L’emergenza lavoro non si arresta, anzi. Dall’Alcoa all’Ilva i casi si moltiplicano e le soluzioni invece no. Il governo si dice impegnato al massimo del suo potenziale, ma il primo pensiero va all’ingente numero di misure anti spread varate in questi mesi e, conti alla mano, davvero poco utili se si considera l’austerità che hanno generato.

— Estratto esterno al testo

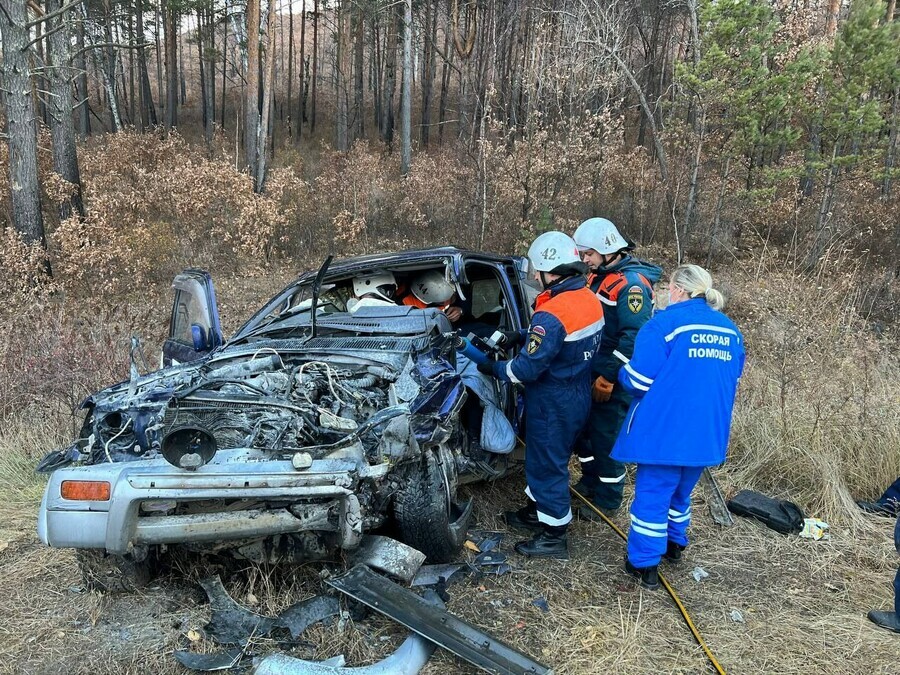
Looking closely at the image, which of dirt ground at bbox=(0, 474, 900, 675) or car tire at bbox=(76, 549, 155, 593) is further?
car tire at bbox=(76, 549, 155, 593)

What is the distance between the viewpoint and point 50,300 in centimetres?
920

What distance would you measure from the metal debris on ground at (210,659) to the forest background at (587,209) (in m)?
1.98

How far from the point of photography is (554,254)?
3.40 meters

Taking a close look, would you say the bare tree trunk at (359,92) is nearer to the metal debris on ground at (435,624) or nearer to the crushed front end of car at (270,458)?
the crushed front end of car at (270,458)

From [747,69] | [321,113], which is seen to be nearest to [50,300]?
[747,69]

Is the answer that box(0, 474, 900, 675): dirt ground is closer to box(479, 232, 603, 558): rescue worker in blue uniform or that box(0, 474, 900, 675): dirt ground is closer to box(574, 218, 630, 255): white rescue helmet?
box(479, 232, 603, 558): rescue worker in blue uniform

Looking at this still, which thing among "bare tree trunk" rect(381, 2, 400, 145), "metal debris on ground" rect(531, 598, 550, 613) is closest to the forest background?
"metal debris on ground" rect(531, 598, 550, 613)

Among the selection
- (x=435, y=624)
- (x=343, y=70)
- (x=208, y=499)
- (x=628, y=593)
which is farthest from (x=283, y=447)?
(x=343, y=70)

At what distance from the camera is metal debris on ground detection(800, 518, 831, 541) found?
3892 mm

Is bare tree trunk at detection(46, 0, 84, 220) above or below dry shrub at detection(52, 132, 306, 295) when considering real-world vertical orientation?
above

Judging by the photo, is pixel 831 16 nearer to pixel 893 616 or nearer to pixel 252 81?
pixel 252 81

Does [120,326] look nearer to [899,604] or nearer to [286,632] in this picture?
[286,632]

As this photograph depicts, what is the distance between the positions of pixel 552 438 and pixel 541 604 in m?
0.89

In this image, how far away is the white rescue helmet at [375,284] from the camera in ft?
14.8
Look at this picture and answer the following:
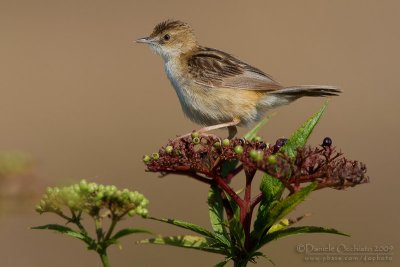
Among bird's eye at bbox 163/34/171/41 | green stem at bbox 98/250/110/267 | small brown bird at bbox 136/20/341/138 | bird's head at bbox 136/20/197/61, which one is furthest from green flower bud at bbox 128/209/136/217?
bird's eye at bbox 163/34/171/41

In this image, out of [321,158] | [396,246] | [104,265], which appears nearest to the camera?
[104,265]

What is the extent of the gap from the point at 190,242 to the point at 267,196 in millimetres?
367

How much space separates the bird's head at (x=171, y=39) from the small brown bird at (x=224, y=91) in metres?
0.50

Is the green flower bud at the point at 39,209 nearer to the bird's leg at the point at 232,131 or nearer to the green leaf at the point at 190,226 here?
the green leaf at the point at 190,226

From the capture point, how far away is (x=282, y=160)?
2.69 metres

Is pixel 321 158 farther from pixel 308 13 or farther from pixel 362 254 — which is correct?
pixel 308 13

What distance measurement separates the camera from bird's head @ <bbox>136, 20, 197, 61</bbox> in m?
7.39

E’ stato detto che prima o poi si sarebbero messe le mani sulla crescita, ma l’annuncio è praticamente identico a quello sull’equità ed è ormai troppo vecchio per non essere solo un ricordo. Intanto nel secondo trimestre del 2012 la disoccupazione ha toccato un nuovo record: il 10,5%, in crescita del 2,7% su base annuale. Quello che si preannuncia è un autunno bollente. Il problema però non è l’avvicinarsi delle difficoltà, ma l’allontanarsi delle soluzioni. Nessuno ha mai pensato che il compito dell’esecutivo Monti fosse semplice, ma nessuno ha mai nemmeno pensato che avrebbe lasciato un enorme solco tra le proprie intenzioni e i fatti.

La centralità del mercato nelle priorità del governo ha totalmente offuscato le ragioni del lavoro, dell’economia reale e della vita delle persone qualunque, di quelle che lo spread non lo hanno mai visto né sentito e che certo non smaniano perché accada. La crescita vera, quella che non oscilla sui tabelloni elettronici delle borse e che è ben rappresentata dall’articolo 1 della Costituzione italiana, non è mai entrata a pieno nell’agenda del presidente del consiglio, fatta eccezione che tra le cose da dire nei talk show.

I mesi che si preannunciano probabilmente saranno più caldi di quelli estivi. L’esasperazione di centinaia di migliaia di persone che hanno perso il proprio posto di lavoro, o di ragazzi che non ne hanno mai avuto uno vero e proprio, sono difficili da contenere con le promesse. La sveglia è suonata e il tempo per reagire stringe, ma questo paese sembra lontano dal volersi alzare.